## BEGIN Entries supplied

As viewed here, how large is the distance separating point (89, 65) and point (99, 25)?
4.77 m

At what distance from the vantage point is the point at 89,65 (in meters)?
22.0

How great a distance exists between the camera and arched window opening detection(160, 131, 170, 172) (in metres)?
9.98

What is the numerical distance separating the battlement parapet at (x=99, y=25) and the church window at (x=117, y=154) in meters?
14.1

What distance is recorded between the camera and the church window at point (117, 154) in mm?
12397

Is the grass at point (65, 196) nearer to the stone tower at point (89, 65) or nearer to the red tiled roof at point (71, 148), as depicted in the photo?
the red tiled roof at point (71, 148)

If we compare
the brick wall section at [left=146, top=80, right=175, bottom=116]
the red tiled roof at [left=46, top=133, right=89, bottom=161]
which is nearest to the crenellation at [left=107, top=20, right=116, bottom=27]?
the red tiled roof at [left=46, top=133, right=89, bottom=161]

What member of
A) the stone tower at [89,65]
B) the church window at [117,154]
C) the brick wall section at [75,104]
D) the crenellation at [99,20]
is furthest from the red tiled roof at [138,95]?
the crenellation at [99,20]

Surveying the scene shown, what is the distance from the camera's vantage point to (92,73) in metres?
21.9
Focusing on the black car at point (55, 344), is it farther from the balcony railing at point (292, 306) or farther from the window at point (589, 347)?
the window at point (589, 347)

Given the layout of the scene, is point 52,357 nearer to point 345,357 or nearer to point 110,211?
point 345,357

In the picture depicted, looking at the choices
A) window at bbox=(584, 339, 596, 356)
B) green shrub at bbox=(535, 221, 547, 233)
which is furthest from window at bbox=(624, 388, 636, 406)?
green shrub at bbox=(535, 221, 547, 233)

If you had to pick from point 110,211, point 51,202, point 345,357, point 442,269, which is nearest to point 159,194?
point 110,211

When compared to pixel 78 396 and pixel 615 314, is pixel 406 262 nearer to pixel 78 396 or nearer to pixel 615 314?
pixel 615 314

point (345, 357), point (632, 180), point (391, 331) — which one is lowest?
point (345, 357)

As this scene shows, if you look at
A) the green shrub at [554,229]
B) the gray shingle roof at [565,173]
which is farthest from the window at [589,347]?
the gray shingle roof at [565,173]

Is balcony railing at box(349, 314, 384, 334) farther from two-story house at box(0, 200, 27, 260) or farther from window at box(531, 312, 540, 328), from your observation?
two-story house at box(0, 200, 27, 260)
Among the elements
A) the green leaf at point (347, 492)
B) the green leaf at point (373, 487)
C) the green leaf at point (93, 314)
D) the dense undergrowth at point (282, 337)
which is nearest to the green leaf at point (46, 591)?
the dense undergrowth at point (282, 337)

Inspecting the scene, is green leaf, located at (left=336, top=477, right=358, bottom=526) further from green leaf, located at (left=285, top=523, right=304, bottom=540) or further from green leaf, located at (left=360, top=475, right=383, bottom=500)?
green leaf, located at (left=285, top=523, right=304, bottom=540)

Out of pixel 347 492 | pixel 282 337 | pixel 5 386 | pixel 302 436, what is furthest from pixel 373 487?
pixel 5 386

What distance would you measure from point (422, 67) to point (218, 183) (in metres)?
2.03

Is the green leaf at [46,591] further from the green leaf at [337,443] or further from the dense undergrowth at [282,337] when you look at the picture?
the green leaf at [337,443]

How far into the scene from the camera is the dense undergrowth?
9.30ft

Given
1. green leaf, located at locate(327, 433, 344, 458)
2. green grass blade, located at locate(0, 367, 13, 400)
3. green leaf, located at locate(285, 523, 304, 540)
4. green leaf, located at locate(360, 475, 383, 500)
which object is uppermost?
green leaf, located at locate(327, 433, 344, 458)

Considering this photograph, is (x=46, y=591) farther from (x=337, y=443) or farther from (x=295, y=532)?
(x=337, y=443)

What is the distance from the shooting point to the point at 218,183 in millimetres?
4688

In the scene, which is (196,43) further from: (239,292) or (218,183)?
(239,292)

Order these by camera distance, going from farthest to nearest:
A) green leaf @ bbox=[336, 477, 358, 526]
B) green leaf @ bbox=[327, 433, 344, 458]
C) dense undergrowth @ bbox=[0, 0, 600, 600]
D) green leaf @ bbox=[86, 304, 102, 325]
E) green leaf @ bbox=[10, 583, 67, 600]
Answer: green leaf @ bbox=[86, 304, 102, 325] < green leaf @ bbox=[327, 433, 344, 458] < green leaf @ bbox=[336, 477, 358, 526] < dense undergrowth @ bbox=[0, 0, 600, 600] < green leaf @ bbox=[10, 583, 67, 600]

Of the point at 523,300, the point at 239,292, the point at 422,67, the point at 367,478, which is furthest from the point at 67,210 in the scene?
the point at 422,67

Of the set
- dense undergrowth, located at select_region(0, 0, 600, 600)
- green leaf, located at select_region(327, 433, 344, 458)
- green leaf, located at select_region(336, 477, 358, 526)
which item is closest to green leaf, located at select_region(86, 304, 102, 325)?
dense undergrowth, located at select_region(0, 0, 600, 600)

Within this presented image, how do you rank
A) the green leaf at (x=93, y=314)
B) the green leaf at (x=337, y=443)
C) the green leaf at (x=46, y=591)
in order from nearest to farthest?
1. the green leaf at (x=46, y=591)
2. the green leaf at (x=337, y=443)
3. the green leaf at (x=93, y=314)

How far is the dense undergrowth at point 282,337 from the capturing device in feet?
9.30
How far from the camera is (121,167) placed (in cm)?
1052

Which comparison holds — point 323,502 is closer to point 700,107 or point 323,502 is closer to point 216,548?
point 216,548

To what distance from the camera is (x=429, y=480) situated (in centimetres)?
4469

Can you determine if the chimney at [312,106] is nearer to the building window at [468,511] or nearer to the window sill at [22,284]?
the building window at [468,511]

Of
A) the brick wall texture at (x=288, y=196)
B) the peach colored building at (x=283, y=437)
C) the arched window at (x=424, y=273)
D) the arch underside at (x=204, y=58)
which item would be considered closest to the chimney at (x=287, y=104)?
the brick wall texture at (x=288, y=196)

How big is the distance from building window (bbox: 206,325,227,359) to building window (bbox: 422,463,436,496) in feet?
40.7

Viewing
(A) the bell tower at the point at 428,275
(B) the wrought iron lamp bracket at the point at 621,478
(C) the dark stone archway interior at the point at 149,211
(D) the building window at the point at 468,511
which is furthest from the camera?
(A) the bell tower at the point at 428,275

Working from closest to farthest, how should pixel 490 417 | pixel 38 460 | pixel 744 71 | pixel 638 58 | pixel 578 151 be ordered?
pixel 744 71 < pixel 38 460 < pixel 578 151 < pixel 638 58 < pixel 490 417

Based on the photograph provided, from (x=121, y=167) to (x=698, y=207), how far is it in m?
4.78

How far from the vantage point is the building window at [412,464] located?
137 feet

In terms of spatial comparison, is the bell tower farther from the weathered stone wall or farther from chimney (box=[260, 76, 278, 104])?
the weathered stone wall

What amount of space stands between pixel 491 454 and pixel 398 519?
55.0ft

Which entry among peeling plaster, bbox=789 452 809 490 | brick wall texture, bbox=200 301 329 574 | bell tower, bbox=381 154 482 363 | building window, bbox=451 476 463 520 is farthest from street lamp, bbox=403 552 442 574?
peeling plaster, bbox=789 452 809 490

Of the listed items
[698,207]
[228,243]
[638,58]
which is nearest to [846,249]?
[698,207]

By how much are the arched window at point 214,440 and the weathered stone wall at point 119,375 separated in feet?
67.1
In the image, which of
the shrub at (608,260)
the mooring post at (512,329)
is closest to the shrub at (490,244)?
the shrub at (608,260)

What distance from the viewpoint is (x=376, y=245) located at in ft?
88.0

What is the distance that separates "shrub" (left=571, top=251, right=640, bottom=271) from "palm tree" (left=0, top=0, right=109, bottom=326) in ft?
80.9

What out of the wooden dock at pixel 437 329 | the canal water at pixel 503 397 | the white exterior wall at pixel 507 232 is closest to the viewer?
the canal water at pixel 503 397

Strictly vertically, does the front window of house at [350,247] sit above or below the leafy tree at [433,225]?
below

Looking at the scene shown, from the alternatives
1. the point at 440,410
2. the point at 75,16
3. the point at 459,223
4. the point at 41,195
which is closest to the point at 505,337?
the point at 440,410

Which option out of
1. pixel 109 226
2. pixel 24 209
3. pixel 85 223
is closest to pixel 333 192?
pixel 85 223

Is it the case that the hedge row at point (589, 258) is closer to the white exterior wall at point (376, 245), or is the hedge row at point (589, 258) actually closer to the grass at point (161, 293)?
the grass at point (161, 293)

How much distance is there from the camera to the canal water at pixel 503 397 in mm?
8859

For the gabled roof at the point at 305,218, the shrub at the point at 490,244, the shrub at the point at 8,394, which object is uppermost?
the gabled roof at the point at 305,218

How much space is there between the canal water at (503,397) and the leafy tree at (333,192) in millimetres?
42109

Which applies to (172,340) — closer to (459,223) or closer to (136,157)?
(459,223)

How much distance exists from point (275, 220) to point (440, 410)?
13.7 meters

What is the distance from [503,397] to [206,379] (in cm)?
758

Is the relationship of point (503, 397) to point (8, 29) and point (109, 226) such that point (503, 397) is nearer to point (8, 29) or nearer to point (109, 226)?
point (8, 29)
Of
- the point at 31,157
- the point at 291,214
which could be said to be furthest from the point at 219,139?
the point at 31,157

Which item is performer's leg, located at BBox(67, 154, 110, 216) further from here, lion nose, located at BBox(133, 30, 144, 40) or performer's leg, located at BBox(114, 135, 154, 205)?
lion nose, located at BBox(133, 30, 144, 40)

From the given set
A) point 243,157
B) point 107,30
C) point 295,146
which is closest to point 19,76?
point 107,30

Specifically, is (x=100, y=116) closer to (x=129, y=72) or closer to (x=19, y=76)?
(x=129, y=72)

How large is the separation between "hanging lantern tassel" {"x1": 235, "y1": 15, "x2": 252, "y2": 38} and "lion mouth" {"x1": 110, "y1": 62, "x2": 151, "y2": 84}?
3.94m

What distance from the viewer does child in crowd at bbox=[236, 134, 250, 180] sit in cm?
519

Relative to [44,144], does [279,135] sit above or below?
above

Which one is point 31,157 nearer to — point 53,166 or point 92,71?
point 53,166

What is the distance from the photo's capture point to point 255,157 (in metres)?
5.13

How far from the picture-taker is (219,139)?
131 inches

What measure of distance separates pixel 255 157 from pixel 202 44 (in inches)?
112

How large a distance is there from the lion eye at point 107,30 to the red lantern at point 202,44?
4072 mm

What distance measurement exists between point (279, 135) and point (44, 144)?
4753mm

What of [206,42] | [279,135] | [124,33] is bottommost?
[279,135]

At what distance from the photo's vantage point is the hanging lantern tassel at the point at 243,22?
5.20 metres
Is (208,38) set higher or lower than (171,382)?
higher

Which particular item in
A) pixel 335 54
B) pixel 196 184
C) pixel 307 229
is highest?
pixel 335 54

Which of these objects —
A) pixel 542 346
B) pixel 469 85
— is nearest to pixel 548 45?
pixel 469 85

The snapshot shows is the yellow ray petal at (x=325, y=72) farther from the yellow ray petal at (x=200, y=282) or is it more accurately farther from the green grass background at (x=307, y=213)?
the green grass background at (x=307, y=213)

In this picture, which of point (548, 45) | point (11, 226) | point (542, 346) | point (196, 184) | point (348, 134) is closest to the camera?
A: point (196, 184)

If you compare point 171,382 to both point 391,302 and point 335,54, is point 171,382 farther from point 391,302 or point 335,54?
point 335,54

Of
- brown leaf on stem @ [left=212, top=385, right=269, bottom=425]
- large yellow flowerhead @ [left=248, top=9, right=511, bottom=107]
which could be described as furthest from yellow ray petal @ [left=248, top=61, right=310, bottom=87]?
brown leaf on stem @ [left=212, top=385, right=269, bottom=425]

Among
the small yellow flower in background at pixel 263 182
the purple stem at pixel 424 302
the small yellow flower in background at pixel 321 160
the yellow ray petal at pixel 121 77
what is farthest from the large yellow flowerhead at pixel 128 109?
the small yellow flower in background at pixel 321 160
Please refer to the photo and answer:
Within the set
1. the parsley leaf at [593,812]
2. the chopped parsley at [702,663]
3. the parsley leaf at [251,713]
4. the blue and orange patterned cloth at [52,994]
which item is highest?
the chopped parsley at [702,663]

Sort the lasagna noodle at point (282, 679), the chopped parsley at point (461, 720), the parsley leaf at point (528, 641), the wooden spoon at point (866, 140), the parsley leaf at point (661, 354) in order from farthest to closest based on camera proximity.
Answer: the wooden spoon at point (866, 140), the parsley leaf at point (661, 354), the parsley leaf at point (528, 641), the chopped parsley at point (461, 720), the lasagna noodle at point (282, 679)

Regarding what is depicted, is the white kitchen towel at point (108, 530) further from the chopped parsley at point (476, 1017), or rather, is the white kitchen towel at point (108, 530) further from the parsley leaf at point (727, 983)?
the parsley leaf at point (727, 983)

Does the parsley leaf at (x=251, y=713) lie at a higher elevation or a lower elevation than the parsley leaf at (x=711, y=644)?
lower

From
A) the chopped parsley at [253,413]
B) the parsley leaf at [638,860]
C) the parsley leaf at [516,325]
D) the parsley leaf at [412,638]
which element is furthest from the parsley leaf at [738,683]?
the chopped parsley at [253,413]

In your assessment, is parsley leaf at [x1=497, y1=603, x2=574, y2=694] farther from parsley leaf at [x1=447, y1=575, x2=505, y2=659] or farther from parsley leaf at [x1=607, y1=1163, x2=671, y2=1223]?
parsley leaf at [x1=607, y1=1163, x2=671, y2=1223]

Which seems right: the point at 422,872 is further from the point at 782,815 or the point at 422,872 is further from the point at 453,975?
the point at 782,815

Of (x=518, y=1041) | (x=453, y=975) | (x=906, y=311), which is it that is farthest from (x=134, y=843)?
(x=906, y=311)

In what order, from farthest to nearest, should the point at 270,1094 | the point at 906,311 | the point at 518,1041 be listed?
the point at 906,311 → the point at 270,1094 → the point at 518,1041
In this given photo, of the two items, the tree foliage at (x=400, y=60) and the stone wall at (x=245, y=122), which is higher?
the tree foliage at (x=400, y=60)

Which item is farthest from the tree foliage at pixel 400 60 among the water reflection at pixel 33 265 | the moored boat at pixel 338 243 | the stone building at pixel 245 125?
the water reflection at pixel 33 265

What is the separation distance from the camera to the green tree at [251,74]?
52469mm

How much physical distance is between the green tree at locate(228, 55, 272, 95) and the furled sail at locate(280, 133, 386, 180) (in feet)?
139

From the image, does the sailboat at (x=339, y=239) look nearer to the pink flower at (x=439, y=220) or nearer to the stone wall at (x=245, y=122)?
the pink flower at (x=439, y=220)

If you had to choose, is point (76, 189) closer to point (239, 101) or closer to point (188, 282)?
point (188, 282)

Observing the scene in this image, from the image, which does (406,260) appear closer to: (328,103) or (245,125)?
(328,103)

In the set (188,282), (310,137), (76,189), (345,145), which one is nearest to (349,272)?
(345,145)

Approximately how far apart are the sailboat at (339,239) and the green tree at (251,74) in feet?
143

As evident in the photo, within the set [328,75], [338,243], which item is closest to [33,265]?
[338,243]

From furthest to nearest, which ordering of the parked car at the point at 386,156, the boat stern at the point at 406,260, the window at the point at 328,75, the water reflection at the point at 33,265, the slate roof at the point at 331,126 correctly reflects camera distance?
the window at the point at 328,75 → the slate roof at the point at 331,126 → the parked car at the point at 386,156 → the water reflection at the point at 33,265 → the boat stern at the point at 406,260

## END Entries supplied

## [Brief]
What needs duplicating is the run of lines from the one containing "What is the separation" through the last line of the entries above, exact and complete.

## [Answer in full]
What is the separation distance from the camera to the green tree at [251,74]?
52469mm

How much physical distance is between the green tree at locate(228, 55, 272, 95) and the furled sail at locate(280, 133, 386, 180) (in feet)?
139

From the image, does the sailboat at (x=339, y=239) look nearer to the pink flower at (x=439, y=220) or nearer to the stone wall at (x=245, y=122)?
the pink flower at (x=439, y=220)

If you had to choose, is point (76, 189) closer to point (239, 101) or closer to point (188, 282)?
point (188, 282)

Observing the scene in this image, from the image, which does (406,260) appear closer to: (328,103) or (245,125)?
(328,103)

In the set (188,282), (310,137), (76,189), (345,145), which one is nearest to (349,272)?
(345,145)

Approximately how far apart are the sailboat at (339,239) and the green tree at (251,74) in feet?
143

As evident in the photo, within the set [328,75], [338,243], which item is closest to [33,265]?
[338,243]

From furthest to nearest, which ordering of the parked car at the point at 386,156, the boat stern at the point at 406,260, the window at the point at 328,75, the water reflection at the point at 33,265, the slate roof at the point at 331,126 correctly reflects camera distance?
the window at the point at 328,75 → the slate roof at the point at 331,126 → the parked car at the point at 386,156 → the water reflection at the point at 33,265 → the boat stern at the point at 406,260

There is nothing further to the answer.